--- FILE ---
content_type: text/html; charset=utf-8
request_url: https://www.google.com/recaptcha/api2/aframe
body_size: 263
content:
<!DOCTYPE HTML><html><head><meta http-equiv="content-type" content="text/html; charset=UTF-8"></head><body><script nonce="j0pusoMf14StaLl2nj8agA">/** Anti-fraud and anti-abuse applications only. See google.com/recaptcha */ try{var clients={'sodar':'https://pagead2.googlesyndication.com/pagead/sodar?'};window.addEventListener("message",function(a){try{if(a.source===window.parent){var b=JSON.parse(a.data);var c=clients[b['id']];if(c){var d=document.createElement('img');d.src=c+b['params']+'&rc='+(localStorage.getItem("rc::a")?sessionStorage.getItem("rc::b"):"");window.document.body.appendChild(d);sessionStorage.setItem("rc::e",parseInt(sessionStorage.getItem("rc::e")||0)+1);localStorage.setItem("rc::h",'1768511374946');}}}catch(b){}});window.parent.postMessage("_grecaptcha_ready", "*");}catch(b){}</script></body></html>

Aim of the exercise
Would you restate every record word for word?

Answer area
--- FILE ---
content_type: text/html; charset=utf-8
request_url: https://www.google.com/recaptcha/api2/aframe
body_size: 263
content:
<!DOCTYPE HTML><html><head><meta http-equiv="content-type" content="text/html; charset=UTF-8"></head><body><script nonce="j0pusoMf14StaLl2nj8agA">/** Anti-fraud and anti-abuse applications only. See google.com/recaptcha */ try{var clients={'sodar':'https://pagead2.googlesyndication.com/pagead/sodar?'};window.addEventListener("message",function(a){try{if(a.source===window.parent){var b=JSON.parse(a.data);var c=clients[b['id']];if(c){var d=document.createElement('img');d.src=c+b['params']+'&rc='+(localStorage.getItem("rc::a")?sessionStorage.getItem("rc::b"):"");window.document.body.appendChild(d);sessionStorage.setItem("rc::e",parseInt(sessionStorage.getItem("rc::e")||0)+1);localStorage.setItem("rc::h",'1768511374946');}}}catch(b){}});window.parent.postMessage("_grecaptcha_ready", "*");}catch(b){}</script></body></html>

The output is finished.